▶ Excerpt
- - -
The themes discussed in this film are extraordinary. Themes of God vs Man, freedom, slavery, the definition of life. All these aspects of the film are handled with a great sense of maturity and insight. This is one of those films that needs to be analysed and discussed over and over again; because it deals with so many issues at once. Director and writer, Alex Garland, does a beautiful job with this film’s construction. It’s such a balanced film. From the superficial layers to the deeper, thought-provoking elements; everything is showcased with great care and understanding. I also loved that this film left room for interpretation. It isn’t a dialogue-heavy film and often chooses to show you things instead of telling you things; thus, allowing for individual thought and interpretation.
Garland also does a phenomenal job trimming the fat from this film. It’s so rare to see a film that is free of bloat; free of filler scenes that don’t do anything but extend the film’s runtime. This film is sleek and lean. Every scene, every piece of dialogue propels the story forward. I also loved the aesthetic look of the film. This film looks ‘clean’ – there’s no clutter or over-filtering of shots to change their colour. It feels natural and this allows you to not be distracted by the look of things so you can engage with the film’s intellectual questions.
Ex_Machina is incredibly well-written, well-directed, well-shot but its best feature is the quality of its actors. As I’ve mentioned, this film has focused, non-superfluous dialogue; so the actors not only had to nail the little dialogue they have but also had to create atmosphere and convey emotion with silence. Alicia Vikander as Ava is the standout performance, for me, in this film. Ava is in many ways a child – she has knowledge of the world but no experience of it. Vikander portrays this brilliantly. She brings a playful, inquisitive nature to Ava but also a calculating, methodical approach to the character; thus, balancing Ava’s humanity against her mechanical form. Everything in her performance is thought-out, from the way she moves to her tone and pattern of speech, she completely fools you into thinking that she’s a robot. I’ve seen Vikander in a few other films (particularly enjoyed her role in The Man from U.N.C.L.E.) and I’m hoping to see more of her because she’s a truly talented actress with great range.
- - -
▶ Material
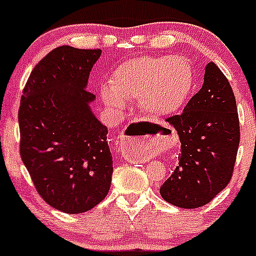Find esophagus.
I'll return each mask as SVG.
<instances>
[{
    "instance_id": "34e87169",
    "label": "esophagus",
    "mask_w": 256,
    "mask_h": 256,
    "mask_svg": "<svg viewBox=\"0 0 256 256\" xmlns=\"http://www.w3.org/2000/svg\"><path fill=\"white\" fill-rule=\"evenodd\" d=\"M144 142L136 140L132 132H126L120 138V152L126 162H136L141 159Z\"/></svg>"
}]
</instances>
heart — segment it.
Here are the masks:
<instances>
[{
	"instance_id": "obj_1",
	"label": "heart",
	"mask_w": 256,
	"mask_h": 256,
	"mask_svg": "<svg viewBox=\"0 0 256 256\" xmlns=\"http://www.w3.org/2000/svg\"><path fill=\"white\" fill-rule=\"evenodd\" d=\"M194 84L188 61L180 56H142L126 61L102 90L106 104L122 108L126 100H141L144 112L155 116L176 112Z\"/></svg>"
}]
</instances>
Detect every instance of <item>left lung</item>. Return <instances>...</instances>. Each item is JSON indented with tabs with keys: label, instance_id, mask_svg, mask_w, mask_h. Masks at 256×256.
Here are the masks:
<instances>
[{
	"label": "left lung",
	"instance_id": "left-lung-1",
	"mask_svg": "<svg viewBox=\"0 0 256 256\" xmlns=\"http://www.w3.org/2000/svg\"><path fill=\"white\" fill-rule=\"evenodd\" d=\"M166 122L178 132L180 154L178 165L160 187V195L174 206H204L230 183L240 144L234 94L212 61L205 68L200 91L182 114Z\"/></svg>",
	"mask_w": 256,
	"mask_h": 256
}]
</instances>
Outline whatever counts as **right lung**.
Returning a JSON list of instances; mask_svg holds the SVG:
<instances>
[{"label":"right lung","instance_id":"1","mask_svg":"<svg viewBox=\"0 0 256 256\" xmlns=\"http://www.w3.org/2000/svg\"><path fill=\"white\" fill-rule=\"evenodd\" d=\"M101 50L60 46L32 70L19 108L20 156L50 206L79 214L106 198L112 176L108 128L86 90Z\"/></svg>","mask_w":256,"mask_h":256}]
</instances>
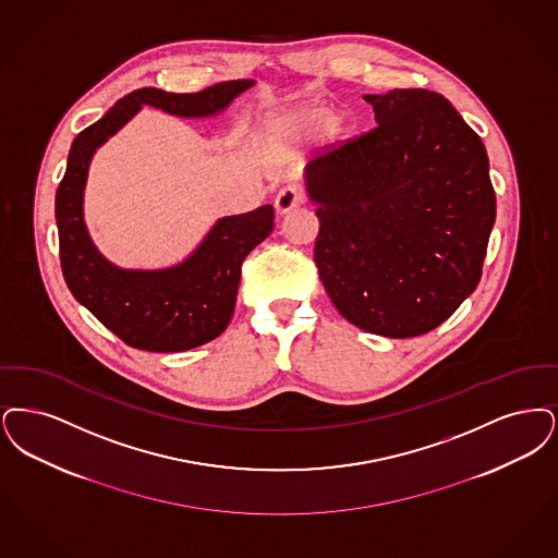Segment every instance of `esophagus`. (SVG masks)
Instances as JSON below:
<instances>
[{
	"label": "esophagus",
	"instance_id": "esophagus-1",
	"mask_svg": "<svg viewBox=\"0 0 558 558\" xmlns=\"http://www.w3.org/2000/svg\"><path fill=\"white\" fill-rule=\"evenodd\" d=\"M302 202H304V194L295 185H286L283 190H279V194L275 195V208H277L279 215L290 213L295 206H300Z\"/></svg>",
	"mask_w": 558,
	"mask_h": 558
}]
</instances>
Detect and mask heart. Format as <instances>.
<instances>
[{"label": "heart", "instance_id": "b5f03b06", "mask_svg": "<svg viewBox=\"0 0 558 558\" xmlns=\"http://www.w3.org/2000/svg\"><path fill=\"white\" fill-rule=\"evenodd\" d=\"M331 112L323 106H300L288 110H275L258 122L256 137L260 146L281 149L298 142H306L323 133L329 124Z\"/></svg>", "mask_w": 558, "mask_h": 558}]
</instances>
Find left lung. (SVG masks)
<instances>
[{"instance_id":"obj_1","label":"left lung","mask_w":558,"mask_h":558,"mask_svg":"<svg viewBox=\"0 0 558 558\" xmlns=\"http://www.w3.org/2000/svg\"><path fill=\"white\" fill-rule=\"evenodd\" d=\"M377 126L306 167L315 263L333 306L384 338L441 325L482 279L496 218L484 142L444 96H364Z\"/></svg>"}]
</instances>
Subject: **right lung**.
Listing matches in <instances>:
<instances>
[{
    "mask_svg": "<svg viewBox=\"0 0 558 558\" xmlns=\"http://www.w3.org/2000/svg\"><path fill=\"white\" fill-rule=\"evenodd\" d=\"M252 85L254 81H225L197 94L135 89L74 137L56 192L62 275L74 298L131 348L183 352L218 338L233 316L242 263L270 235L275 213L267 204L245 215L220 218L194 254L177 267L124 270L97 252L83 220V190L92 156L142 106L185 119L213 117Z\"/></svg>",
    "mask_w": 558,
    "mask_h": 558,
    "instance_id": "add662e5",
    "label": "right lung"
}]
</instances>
- - -
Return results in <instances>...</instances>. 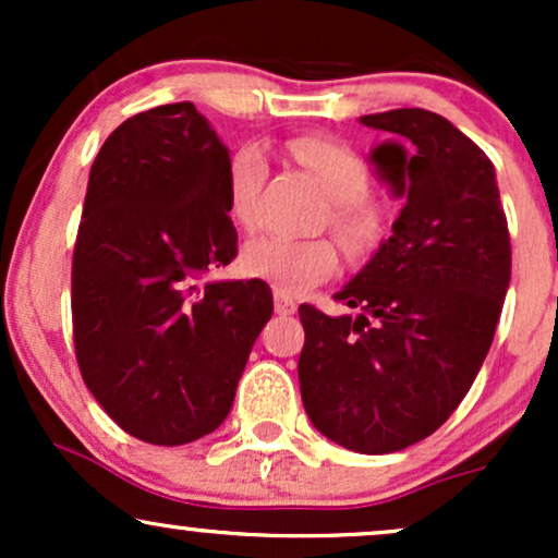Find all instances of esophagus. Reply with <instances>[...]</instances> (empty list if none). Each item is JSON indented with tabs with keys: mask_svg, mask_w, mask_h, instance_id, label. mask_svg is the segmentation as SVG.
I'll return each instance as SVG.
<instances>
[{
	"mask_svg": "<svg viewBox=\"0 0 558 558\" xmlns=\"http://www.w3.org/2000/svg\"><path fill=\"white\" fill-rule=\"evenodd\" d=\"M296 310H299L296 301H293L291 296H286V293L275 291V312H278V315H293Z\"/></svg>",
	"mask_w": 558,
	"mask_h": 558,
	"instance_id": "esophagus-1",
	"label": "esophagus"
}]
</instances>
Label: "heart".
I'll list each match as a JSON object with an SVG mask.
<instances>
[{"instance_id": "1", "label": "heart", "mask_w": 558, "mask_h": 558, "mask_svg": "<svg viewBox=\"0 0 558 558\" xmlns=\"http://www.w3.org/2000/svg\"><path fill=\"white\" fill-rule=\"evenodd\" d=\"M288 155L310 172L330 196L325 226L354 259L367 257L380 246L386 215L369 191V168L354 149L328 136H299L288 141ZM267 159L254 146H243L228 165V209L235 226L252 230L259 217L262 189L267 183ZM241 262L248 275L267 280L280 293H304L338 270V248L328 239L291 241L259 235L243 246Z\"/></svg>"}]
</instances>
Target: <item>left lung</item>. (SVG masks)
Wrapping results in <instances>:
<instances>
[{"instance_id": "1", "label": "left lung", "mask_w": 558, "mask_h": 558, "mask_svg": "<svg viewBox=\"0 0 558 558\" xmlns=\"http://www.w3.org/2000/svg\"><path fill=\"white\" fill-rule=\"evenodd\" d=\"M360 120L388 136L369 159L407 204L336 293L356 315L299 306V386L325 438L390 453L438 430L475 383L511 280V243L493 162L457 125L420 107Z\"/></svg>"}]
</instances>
- - -
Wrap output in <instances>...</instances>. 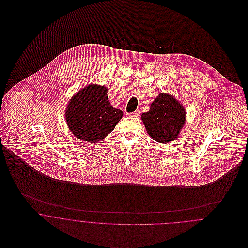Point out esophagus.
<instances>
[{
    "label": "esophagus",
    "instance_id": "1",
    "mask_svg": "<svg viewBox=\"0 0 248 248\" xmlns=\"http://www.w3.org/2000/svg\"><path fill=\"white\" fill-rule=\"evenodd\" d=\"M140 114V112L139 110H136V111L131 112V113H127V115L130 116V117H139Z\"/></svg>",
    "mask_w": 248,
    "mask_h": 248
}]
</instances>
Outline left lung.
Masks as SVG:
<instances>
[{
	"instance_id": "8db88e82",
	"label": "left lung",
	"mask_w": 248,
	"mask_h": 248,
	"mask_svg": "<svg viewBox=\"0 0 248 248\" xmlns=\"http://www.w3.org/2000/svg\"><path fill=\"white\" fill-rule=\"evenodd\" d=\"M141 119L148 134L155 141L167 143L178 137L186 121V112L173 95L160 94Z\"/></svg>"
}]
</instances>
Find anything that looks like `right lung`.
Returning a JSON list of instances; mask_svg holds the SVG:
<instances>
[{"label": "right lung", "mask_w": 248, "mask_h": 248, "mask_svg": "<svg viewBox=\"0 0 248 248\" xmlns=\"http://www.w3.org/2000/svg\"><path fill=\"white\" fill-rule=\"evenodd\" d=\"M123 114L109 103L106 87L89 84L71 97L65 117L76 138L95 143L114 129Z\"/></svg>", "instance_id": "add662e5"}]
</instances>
- - -
▶ Problem
According to the Ex_Machina review, which performance is the standout in the film?

▶ Completed task
Alicia Vikander's performance as Ava.